(Data items)
•••••
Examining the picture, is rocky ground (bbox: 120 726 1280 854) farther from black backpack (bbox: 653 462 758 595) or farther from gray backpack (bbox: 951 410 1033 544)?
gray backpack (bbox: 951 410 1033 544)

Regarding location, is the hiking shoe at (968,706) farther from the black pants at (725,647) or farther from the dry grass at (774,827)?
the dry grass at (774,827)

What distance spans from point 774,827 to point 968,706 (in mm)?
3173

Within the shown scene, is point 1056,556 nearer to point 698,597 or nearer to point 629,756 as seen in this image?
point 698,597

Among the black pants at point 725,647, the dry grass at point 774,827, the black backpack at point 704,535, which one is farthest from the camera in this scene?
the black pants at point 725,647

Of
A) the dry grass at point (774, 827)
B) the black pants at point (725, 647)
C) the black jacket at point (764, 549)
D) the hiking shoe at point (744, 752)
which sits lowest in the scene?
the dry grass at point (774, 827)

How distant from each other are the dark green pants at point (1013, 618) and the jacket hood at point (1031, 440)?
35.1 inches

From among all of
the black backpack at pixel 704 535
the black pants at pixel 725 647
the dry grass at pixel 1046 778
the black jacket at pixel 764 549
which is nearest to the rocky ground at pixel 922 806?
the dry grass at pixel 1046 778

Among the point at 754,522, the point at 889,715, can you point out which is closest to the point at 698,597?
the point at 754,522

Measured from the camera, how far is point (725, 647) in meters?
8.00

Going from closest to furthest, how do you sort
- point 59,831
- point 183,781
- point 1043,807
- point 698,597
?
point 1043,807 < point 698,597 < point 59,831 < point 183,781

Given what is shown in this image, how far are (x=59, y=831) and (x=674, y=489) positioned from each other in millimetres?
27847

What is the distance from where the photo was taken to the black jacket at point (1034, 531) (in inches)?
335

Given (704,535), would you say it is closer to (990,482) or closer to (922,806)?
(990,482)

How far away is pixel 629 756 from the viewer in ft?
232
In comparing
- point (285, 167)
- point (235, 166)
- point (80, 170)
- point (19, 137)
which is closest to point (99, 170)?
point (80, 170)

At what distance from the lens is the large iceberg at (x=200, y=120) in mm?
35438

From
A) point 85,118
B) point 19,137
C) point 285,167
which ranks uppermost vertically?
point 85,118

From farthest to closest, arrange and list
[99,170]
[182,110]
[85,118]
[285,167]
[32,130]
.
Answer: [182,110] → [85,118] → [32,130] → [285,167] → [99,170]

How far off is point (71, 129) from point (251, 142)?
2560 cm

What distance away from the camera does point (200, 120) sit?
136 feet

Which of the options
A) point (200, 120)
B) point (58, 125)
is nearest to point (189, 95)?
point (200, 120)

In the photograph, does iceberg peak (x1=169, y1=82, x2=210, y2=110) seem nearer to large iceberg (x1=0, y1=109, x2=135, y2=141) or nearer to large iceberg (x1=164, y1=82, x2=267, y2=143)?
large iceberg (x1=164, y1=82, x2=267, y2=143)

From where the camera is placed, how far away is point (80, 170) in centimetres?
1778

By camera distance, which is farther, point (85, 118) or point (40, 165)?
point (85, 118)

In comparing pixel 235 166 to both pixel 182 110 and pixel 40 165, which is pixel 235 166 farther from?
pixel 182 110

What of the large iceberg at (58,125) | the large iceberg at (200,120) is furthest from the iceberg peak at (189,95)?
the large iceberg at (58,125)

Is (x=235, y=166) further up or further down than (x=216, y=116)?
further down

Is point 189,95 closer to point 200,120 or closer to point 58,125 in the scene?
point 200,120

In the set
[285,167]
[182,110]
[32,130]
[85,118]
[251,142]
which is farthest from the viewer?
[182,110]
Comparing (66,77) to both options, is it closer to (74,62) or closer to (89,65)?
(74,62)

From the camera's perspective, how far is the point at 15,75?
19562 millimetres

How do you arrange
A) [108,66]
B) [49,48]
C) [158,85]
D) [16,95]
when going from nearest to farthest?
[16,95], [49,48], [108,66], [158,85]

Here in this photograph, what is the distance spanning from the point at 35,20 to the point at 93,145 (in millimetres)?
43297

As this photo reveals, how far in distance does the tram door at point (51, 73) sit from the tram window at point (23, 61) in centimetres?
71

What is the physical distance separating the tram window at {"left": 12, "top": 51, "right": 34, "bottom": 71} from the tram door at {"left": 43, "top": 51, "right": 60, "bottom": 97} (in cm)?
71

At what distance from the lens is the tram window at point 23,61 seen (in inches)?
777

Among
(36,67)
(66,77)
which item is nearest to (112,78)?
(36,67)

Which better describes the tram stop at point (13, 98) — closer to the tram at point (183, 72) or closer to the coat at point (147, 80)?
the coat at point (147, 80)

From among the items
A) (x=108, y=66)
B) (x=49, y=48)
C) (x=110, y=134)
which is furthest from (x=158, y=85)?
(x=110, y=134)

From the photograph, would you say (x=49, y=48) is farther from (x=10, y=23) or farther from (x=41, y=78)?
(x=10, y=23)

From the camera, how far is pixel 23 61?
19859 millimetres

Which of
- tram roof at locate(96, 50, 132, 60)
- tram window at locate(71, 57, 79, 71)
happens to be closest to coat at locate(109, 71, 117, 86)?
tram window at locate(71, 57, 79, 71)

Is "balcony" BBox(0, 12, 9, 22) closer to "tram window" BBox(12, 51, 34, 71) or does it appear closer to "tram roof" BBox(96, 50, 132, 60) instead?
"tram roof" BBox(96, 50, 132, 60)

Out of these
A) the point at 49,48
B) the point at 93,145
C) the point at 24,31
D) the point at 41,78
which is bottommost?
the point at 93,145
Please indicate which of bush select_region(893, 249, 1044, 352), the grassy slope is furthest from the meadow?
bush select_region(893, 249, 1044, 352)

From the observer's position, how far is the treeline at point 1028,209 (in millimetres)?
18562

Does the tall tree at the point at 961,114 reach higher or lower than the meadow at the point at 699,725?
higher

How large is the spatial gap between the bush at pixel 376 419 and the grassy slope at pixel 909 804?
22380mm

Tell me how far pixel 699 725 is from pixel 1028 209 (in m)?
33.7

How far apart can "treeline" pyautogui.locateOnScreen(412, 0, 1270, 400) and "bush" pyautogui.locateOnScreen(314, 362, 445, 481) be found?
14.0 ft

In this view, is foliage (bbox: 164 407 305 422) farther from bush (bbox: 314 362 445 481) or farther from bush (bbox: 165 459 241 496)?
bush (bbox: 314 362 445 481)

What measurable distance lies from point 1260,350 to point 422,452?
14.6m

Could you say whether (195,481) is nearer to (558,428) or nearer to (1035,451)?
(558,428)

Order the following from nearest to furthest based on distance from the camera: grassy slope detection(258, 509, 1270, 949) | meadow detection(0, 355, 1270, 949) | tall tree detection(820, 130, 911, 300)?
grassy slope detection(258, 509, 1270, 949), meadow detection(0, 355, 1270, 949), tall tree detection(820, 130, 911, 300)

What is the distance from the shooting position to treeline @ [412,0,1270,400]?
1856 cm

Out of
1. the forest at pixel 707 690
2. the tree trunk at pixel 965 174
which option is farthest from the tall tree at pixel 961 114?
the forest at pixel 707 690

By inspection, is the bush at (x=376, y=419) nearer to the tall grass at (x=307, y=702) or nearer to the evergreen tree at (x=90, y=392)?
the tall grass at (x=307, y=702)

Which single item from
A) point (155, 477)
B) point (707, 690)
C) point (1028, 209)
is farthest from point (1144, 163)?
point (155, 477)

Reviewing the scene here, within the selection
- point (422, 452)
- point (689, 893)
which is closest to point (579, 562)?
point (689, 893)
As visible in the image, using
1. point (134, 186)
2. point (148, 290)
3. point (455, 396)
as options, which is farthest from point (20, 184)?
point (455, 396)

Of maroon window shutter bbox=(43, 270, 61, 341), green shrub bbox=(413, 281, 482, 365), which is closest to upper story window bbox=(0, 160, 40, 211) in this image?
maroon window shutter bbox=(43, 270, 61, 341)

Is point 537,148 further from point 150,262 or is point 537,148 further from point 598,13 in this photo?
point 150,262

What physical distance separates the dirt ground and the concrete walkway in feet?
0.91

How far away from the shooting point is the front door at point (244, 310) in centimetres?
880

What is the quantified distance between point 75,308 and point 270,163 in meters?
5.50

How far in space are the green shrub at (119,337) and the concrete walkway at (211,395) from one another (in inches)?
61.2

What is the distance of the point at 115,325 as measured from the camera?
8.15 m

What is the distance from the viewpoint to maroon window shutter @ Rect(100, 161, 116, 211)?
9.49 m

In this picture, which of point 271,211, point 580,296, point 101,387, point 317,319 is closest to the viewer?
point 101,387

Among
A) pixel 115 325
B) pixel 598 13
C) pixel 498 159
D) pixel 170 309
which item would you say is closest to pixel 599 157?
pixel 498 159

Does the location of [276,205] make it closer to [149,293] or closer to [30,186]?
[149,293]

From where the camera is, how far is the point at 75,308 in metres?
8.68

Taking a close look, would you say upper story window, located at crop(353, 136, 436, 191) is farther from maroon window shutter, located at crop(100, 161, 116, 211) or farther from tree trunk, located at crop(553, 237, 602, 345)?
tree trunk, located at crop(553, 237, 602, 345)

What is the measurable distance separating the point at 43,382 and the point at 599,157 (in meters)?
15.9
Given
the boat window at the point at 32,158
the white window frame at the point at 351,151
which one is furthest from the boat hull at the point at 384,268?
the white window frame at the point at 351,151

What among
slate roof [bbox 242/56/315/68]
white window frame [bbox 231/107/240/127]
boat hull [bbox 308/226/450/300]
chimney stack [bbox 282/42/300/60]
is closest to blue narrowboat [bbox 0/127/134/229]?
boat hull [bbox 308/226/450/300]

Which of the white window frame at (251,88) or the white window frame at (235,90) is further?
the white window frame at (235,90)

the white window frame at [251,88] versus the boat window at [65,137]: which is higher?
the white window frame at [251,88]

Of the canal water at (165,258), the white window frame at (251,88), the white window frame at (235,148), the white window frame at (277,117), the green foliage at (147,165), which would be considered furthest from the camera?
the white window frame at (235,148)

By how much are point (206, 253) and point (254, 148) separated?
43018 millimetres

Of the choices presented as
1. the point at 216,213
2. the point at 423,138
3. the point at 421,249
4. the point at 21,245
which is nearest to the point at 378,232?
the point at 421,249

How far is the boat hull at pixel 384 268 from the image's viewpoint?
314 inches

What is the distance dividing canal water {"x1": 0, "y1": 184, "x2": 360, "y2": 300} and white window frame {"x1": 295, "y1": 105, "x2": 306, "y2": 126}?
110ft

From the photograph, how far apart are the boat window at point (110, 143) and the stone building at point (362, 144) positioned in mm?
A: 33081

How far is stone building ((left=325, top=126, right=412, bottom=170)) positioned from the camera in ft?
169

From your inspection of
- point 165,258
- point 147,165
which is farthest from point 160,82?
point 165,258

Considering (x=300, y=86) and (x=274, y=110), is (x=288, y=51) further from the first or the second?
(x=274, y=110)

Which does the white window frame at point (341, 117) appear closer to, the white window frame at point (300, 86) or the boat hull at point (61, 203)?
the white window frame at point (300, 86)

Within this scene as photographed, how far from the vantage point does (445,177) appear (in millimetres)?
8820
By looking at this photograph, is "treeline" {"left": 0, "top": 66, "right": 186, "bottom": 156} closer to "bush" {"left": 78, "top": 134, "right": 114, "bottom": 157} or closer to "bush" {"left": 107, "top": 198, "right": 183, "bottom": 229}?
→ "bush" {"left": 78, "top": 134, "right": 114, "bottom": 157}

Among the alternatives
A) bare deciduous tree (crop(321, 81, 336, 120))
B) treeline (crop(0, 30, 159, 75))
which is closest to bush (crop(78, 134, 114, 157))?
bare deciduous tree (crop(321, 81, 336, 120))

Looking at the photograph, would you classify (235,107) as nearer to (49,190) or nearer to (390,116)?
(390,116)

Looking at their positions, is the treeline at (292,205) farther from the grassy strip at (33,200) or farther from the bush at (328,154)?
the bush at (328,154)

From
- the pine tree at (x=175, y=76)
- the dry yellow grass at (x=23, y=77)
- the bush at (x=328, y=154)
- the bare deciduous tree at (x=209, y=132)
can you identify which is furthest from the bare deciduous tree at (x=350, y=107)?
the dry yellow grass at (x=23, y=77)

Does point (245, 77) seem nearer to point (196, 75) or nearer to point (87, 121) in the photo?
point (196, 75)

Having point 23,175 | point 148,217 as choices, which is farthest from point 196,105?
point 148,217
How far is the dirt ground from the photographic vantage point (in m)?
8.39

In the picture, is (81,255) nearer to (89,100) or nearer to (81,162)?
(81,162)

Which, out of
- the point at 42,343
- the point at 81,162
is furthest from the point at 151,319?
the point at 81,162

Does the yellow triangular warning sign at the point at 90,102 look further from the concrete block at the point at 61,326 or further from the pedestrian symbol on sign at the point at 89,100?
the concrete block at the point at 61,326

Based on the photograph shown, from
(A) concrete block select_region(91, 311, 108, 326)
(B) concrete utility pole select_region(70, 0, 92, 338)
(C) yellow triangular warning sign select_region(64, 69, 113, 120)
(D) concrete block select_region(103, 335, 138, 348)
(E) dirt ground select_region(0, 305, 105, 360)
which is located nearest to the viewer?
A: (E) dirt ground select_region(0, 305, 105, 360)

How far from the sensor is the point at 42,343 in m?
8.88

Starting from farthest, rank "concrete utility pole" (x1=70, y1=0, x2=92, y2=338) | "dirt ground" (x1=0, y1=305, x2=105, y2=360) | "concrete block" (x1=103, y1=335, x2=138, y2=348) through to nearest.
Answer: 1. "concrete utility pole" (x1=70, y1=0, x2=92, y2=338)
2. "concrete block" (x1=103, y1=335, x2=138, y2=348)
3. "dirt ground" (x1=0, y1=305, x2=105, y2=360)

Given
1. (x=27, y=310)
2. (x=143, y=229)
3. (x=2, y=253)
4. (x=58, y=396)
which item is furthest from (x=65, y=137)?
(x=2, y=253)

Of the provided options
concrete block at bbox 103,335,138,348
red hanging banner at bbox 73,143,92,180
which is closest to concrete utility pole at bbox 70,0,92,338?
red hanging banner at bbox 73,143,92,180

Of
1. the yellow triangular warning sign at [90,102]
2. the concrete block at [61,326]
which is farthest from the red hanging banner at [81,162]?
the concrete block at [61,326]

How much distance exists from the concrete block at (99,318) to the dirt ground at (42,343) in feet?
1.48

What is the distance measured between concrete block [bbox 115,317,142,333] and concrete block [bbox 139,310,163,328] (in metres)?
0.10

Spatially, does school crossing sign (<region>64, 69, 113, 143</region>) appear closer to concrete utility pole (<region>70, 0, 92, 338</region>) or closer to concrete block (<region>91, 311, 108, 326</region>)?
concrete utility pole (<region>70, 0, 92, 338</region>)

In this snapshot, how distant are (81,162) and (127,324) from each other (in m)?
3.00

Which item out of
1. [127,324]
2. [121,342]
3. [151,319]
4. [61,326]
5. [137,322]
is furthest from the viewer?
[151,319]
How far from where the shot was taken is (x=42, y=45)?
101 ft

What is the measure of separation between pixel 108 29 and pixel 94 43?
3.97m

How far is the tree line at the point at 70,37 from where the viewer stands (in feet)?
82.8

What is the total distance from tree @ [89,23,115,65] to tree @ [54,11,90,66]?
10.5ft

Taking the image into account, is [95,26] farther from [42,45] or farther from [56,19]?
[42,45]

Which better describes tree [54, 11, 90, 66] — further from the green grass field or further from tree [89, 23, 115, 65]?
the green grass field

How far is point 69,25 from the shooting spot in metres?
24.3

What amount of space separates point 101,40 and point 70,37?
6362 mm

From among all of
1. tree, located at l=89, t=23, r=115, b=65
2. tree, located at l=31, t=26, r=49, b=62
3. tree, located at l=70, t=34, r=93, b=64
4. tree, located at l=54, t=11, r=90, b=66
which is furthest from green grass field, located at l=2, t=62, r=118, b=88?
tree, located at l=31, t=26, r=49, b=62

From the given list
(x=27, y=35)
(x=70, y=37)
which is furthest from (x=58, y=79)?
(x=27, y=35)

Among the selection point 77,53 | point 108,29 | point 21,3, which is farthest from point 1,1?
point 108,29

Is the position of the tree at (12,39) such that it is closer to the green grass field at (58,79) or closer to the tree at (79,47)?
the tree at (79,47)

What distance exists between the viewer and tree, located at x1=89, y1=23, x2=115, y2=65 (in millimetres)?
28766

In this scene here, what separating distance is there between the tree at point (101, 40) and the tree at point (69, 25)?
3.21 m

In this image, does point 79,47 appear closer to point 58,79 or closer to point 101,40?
•••••
Copy the items above word for word, from the line containing "Among the selection" through the final line of the items.

Among the selection point 77,53 | point 108,29 | point 21,3, which is farthest from point 1,1?
point 108,29

Is the position of the tree at (12,39) such that it is closer to the green grass field at (58,79) or closer to the tree at (79,47)?
the tree at (79,47)

What distance exists between the viewer and tree, located at x1=89, y1=23, x2=115, y2=65 (in millimetres)?
28766

In this scene here, what separating distance is there between the tree at point (101, 40) and the tree at point (69, 25)?
3.21 m

In this image, does point 79,47 appear closer to point 58,79 or closer to point 101,40?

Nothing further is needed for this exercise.